También expuso lo que debería representar el Partido Republicano: “menos impuestos, menos gobierno, más libertad, responsabilidad individual, el Sueño Americano”, dijo. “Si no estamos a favor de eso, entonces, Dios mío, no sé de qué se trata el Partido Republicano”.

El voto de juicio político también le ganó el favor de algunos votantes. Rick Giles, partidario de Rice en Conway, Carolina del Sur, dijo que admiraba a Rice por su voto.

“Se enfrentó a Trump cuando mucha gente no lo hizo”, dijo Giles. “Se mantuvo firme en sus valores. No siguió la línea del partido. Me gusta eso.”

El distrito de Rice, en la esquina noreste de Carolina del Sur a lo largo de la frontera con Carolina del Norte, es uno de los más conservadores del estado y favorece a los republicanos por casi 30 puntos. Y antes de la votación de juicio político, Rice era uno de los partidarios más acérrimos de Trump, con un historial de votos que coincidía con la postura de Trump más del 90 por ciento de las veces.

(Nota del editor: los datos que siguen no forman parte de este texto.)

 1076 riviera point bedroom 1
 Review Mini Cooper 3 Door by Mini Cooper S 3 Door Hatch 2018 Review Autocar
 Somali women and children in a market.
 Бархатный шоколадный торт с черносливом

“No se trata de mi registro de votaciones. No se trata de mi apoyo a Trump. No se trata de mi ideología. No es porque este otro tipo sea bueno”, dijo Rice. “Solo hay una razón por la que está haciendo esto. Y es solo por venganza.

El Sr. Trump ha tenido menos éxito en los estados a raíz de su impulso principal retador. En Georgia, dos de sus enemigos percibidos más prominentes, el gobernador Brian Kemp y el secretario de Estado Brad Raffensperger, ganaron cómodamente sus primarias contra los retadores respaldados por el expresidente. Las dos contiendas por la Cámara en las que no respaldó a los titulares terminaron en segunda vuelta.

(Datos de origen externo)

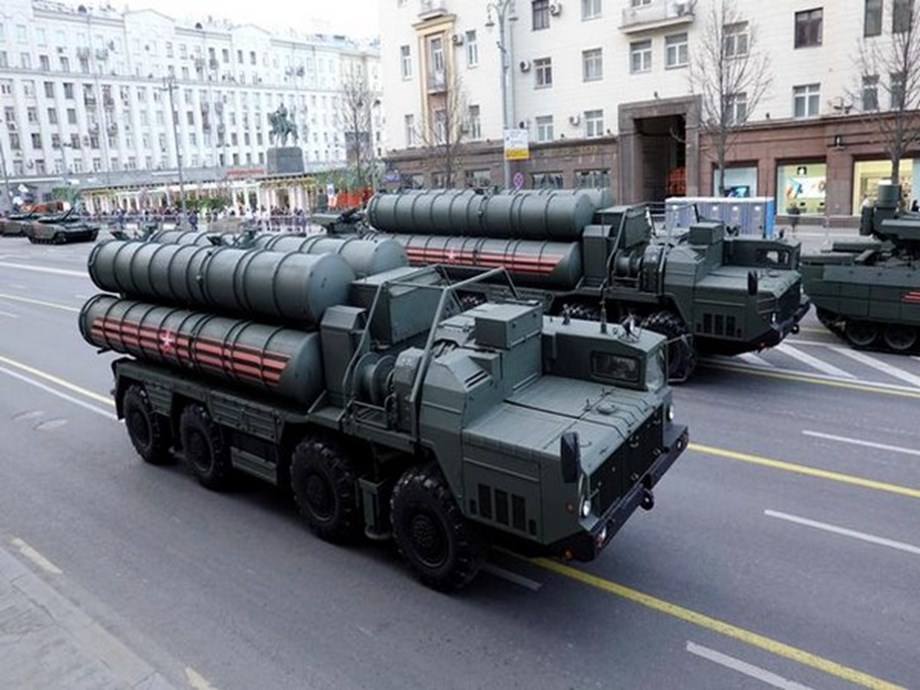 UPDATE 2-Russia hopes to agree new S-400 missile deal with Turkey next year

Mark Sanford, un excongresista que fue superado por Arrington en 2018 después de que Trump respaldara su desafío principal, predijo que Mace prevalecería.

“Creo que estará bien”, dijo, señalando el creciente número de trasplantes del estado de los estados del norte que tienden a favorecer a los candidatos establecidos. “Eso es un buen augurio para Nancy, no es un buen augurio para Katie”.

Aún así, dijo, es poco probable que el resultado del martes cambie el enfoque político del expresidente.

“Es binario con Trump”, dijo Sanford. “No estás a mitad de camino, a mitad de camino, estás dentro o fuera”.